Turn the lines from the one containing "At what distance from" through the end of the records into a Markdown table with the columns Row and Line, numbering each line and omitting blank lines.

** start of Available records **

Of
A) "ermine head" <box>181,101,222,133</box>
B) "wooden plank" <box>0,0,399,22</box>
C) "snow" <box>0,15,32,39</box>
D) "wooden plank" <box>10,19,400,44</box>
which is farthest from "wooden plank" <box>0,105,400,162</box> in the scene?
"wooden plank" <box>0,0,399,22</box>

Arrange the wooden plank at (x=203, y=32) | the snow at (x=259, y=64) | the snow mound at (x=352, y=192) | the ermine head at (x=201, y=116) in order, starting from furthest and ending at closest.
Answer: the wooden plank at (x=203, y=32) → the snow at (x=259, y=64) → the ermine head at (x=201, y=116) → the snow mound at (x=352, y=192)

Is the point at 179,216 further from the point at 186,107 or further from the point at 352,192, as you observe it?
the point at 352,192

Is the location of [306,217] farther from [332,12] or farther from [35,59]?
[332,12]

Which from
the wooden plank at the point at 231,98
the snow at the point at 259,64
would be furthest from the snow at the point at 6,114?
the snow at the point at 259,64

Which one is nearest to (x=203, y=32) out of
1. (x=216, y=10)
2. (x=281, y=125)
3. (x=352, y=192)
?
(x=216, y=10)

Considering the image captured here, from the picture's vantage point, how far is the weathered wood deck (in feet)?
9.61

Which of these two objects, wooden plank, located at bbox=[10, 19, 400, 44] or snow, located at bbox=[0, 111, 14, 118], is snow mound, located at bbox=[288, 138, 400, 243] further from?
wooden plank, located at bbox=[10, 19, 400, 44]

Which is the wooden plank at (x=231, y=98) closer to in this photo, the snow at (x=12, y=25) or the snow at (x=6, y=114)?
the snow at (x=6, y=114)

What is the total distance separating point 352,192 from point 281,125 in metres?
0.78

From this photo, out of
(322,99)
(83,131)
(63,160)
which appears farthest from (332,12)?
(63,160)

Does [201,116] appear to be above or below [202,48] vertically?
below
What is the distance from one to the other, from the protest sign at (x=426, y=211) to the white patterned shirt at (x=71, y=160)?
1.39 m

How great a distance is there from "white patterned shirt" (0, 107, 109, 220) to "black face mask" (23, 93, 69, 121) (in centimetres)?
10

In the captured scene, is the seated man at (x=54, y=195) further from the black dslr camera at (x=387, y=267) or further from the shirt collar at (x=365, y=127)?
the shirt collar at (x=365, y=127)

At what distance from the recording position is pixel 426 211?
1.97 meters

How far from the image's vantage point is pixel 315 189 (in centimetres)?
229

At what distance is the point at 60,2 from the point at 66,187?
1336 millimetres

** end of Available records **

§ Reply:
| Row | Line |
|---|---|
| 1 | At what distance from the recording position is pixel 426 211? |
| 2 | 1.97 meters |
| 3 | How far from the image's vantage point is pixel 315 189 (in centimetres)? |
| 4 | 229 |
| 5 | At what distance is the point at 60,2 from the point at 66,187? |
| 6 | 1336 millimetres |